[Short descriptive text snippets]
-----

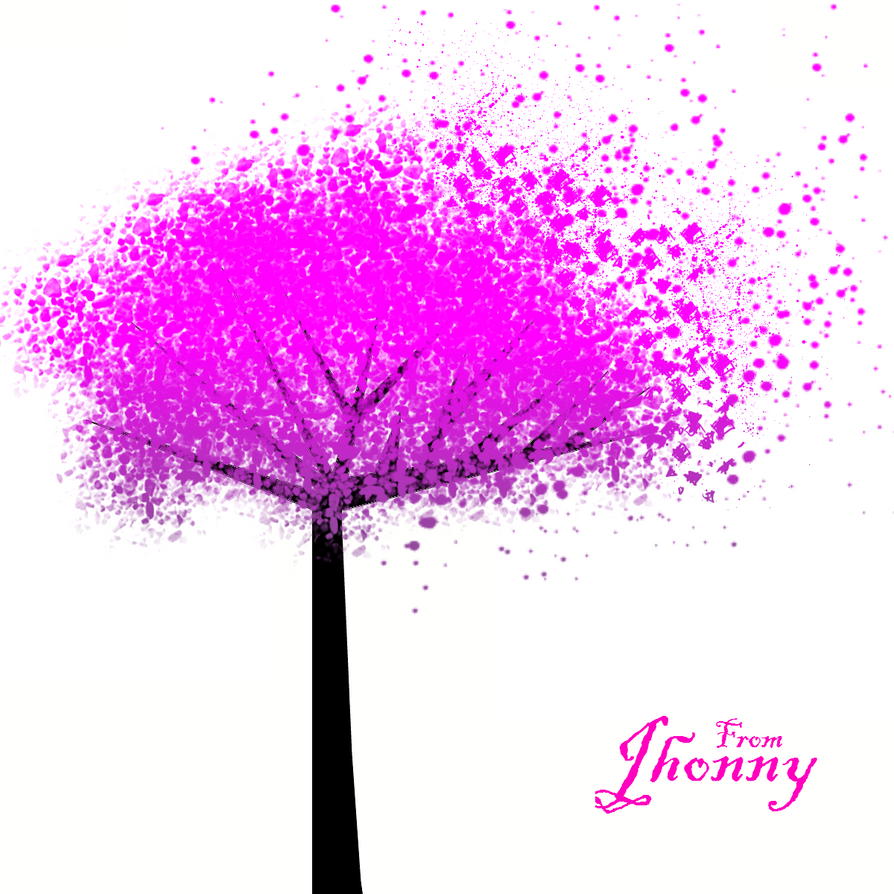 Jhonny's Tree: (A Tree Made For Jhonny) by PetitBeur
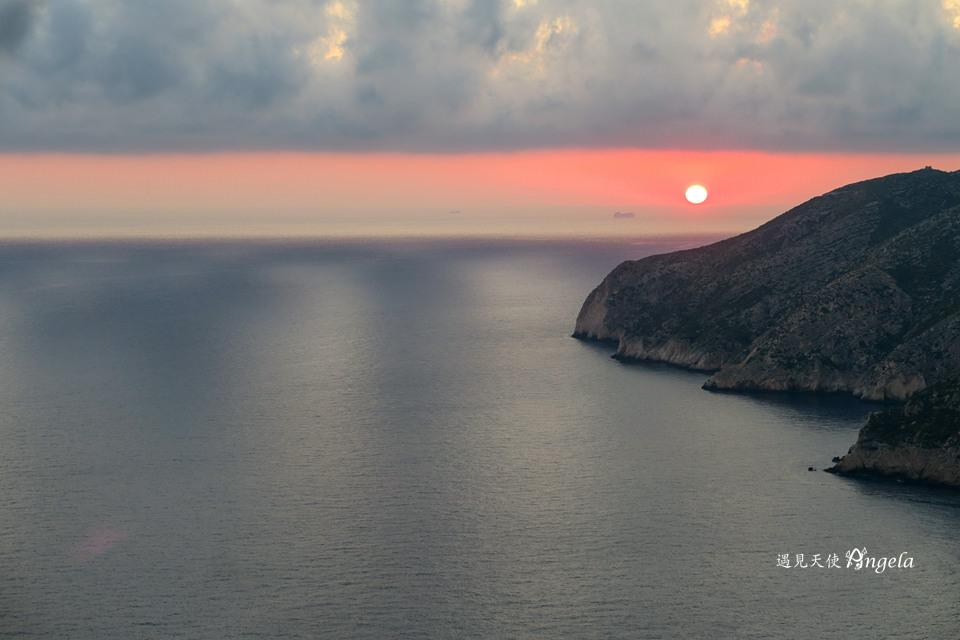 扎金索斯島夕陽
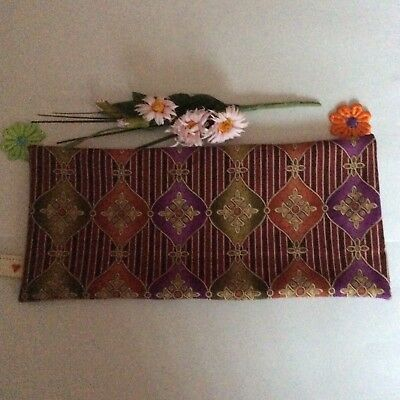 Handmade Abstract Indian Print Fabric Lavender Filled Yoga Relaxation Eye Pillow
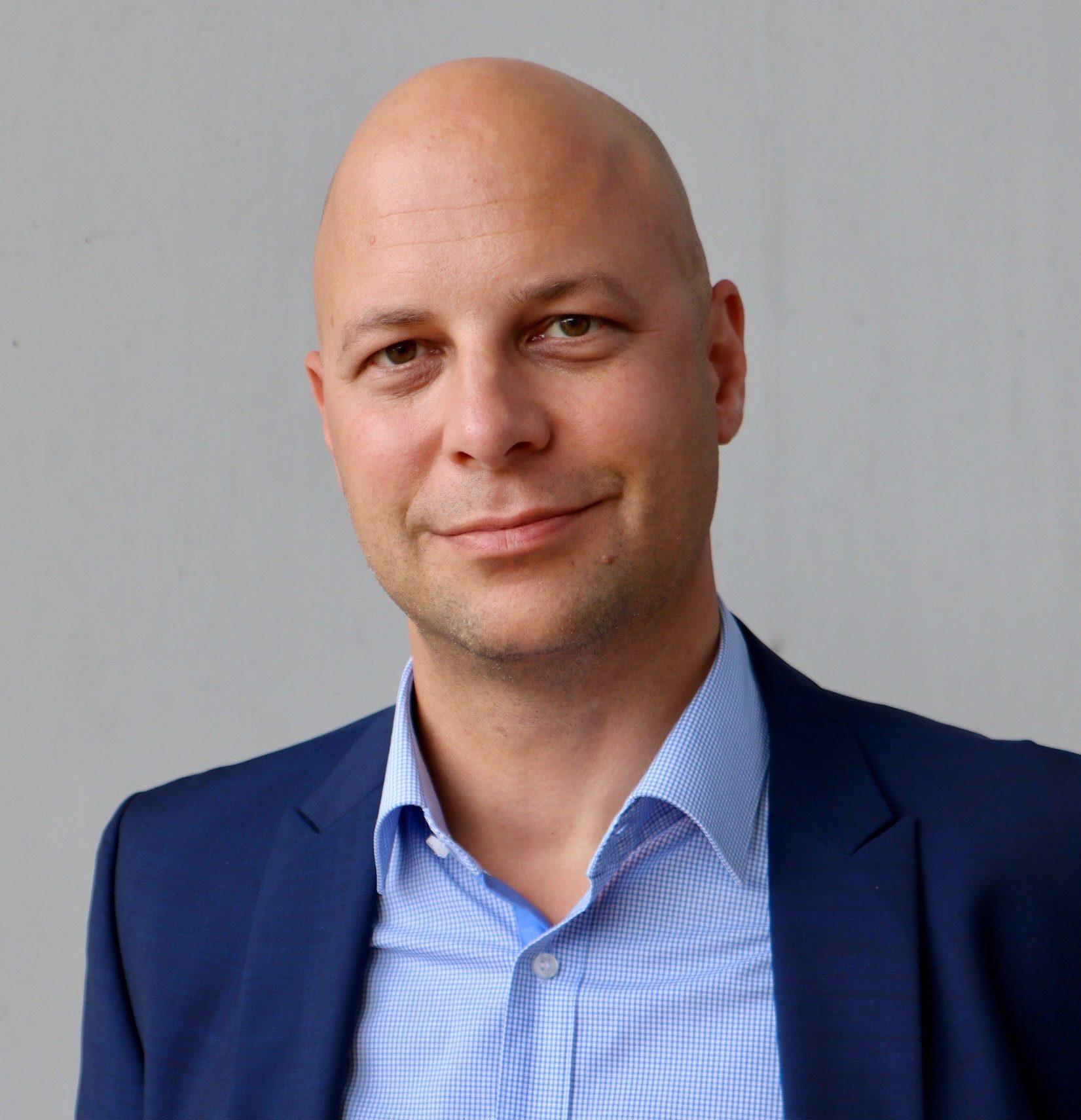 Wendel Zacheiß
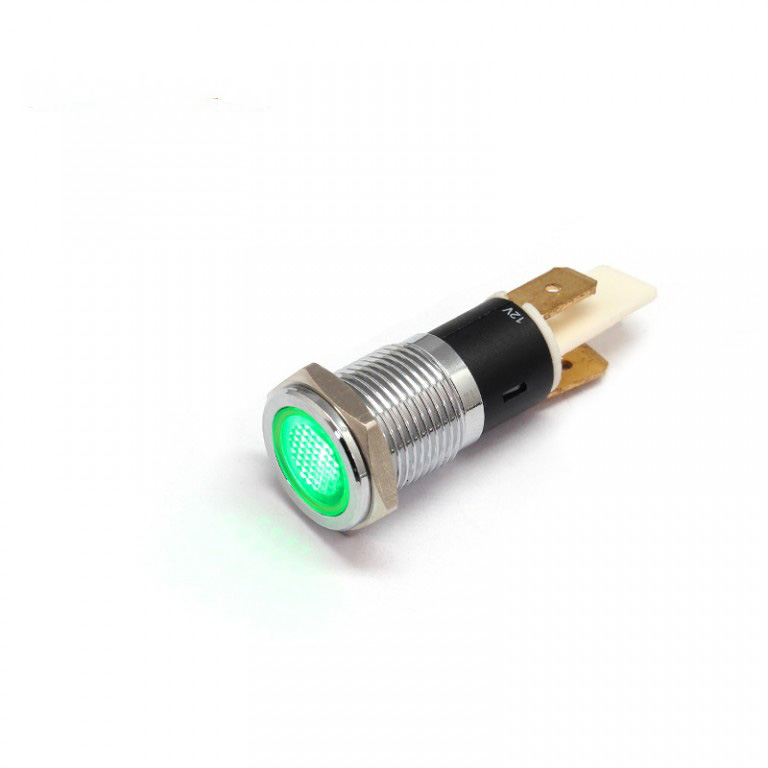 14MM 110V waterproof ip67 green metal led lamp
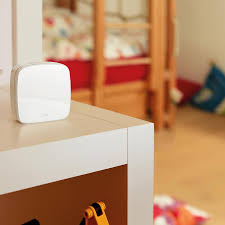 elgato eve room wireless indoor sensor with apple homekit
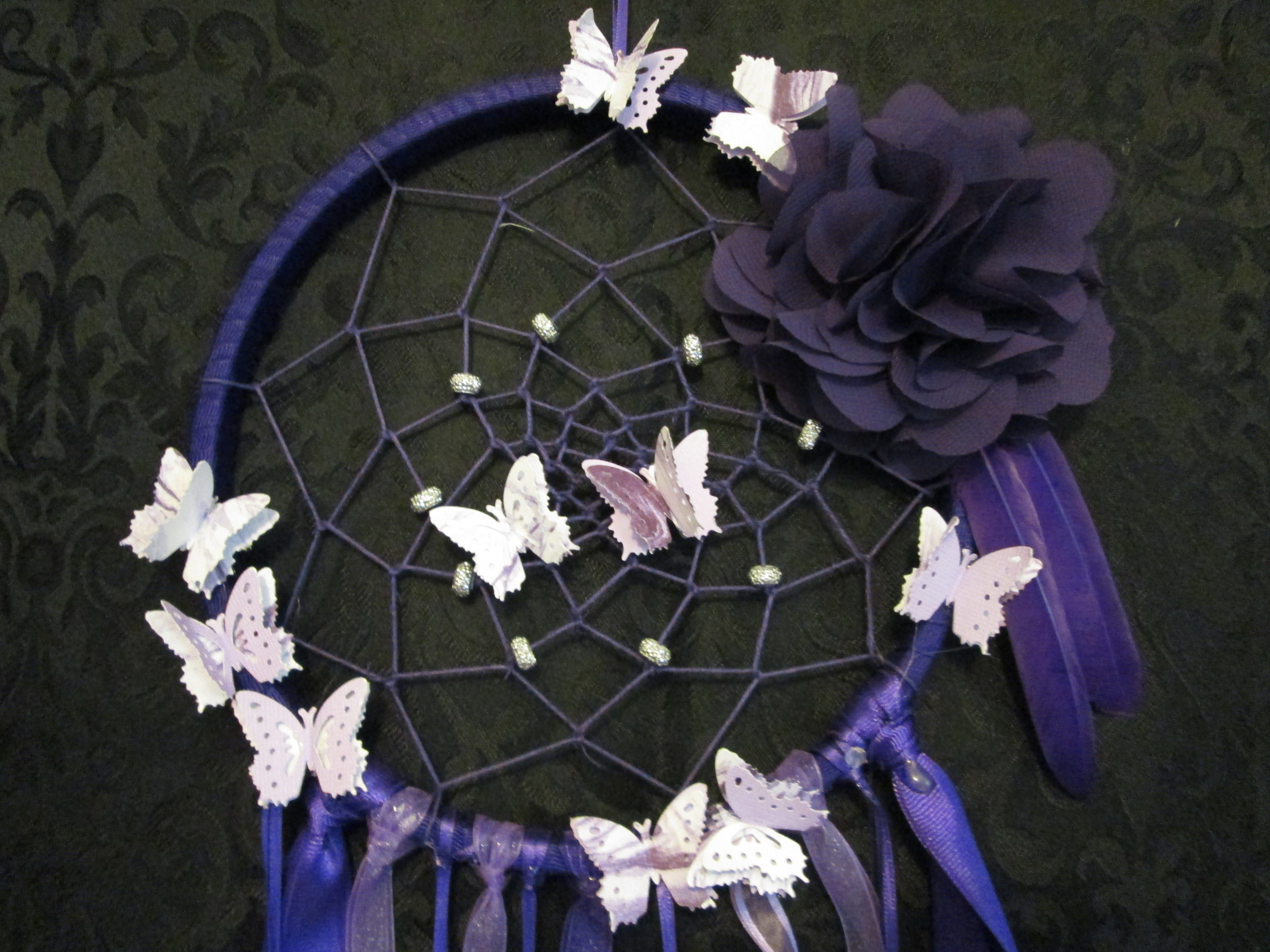 Purple Dreamcatcher w/Feathers - Large
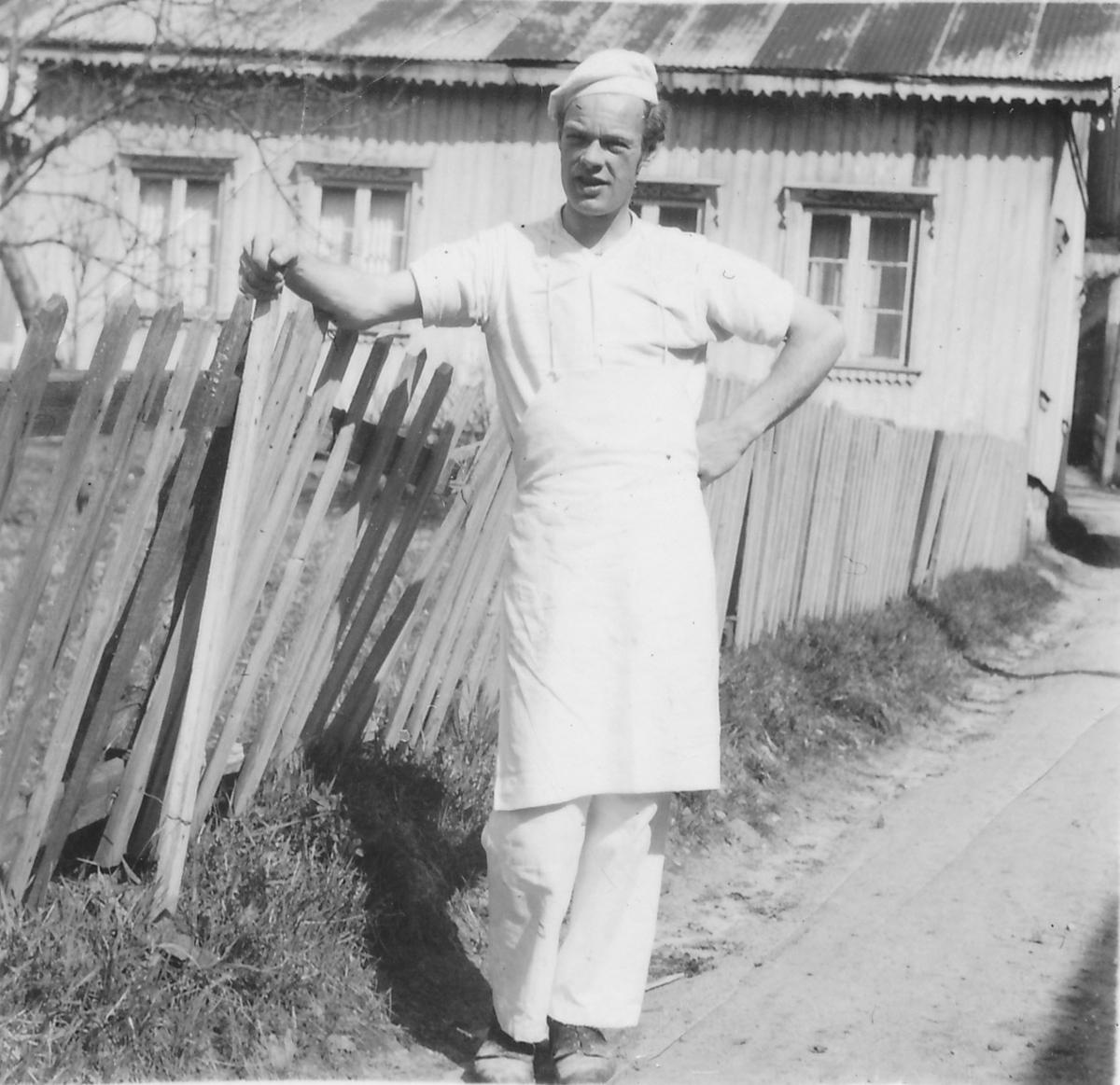 Bakarsvein Olav J. Landvik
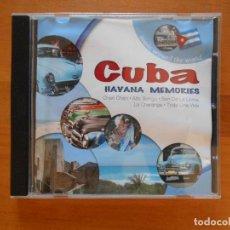 CDs de Música: CD CUBA - HAVANA MEMORIES (3Ñ). Lote 101976611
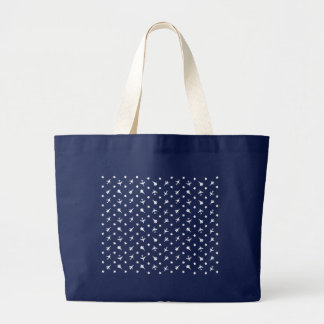 White Planes Background Large Tote Bag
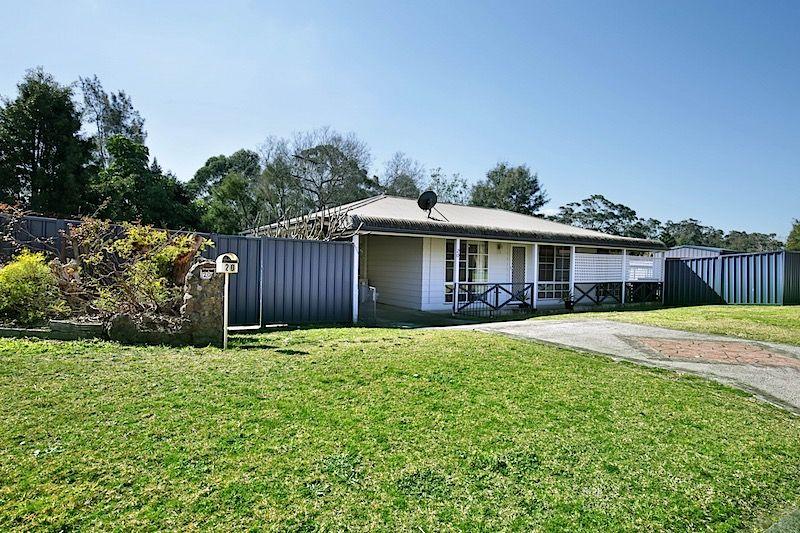 Block Viewing Rental Property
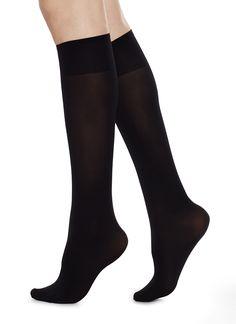 be829736f Swedish Stockings Ingrid Knee High Socks — One Small Shop Swedish Stockings  versatile knee high stockings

-----

Please repeat exactly the data above from its first line to the line that contains "14MM 110V waterproof", inclusive, and leave every picture out.

 Jhonny's Tree: (A Tree Made For Jhonny) by PetitBeur
 扎金索斯島夕陽
 Handmade Abstract Indian Print Fabric Lavender Filled Yoga Relaxation Eye Pillow
 Wendel Zacheiß
 14MM 110V waterproof ip67 green metal led lamp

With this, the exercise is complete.